The real-life version of the big screen Leonardo DiCaprio character says he's different from Gordon Gekko
The real “Wolf of Wall Street” Jordan Belfort joined CNN's Piers Morgan on Monday where he answered charges that the films glamorizes critical behavior.
Morgan noted that Belfort, who stole millions of dollars from investors in sham deals, modeled his career on Gordon Gekko from 1987 film “Wall Street,” and asked if the character played by Leonardo DiCaprio will inspire a new generation of ethically flexible financial whiz kids.

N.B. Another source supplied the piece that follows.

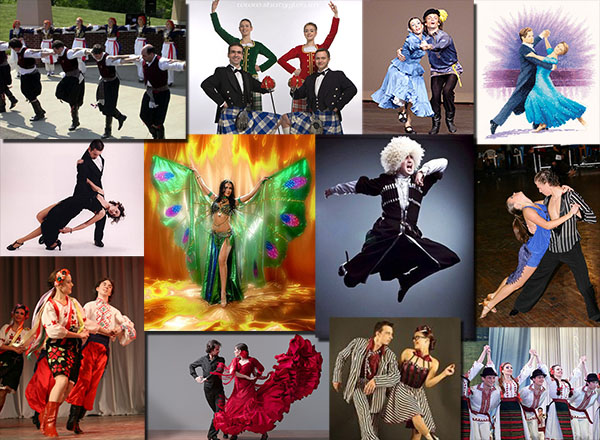 различных все названия танцев картинки выполненный такой гамме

“There is a danger that all this movie will do is create a load of the old Jordan Belforts … who even you admit was a pretty bad guy,” the host said.
“There's a fundamental difference between the Gordan Gekko character and myself,” Belfort replied. ”Number one, Gordan Gekko was a fictionalized character and [viewers] never really saw his downfall … You don't find out until ‘Wall Street 2' what happened to Gordon Gekko. In ['Wolf of Wall Street'] it's pretty clear that I lost everything — and also my story is known throughout the world that I ended up in jail and that it was a disaster personally, professionally.”
He went on to argue that his rise to riches had some positive lessons too, beyond just teaching viewers about the glories of snorting cocaine off a hooker's butt.
“There's a lot of great things to glean from the movie,” Belfort said. “Hopefully when people see this they can say, ‘There are some things in there that, wow, really are inspiring': starting from nothing, the stuff with selling and motivation. I think that does inspire, I think it should move people but they need to get it in the context that if you're not doing it with ethics and integrity it's a disaster for yourself and everyone around you.”
Belfort said that he spent more than 100 hours with DiCaprio, helping him prepare for the role. “One thing I don't think people realize about Leo is … he strives for it — he works really, really hard,” Belfort told Morgan.
“You don't realize how much he's looking at you, because when I saw it on screen I was like, ‘Oh my God,’ he continued. “It was mind-boggling to see,”
Belfort added that he was “speechless” when he first saw the film.
“I felt myself sweating at certain points, when some of the cocaine was being snorted — I got all these sympathetic reactions to it,” he told Morgan.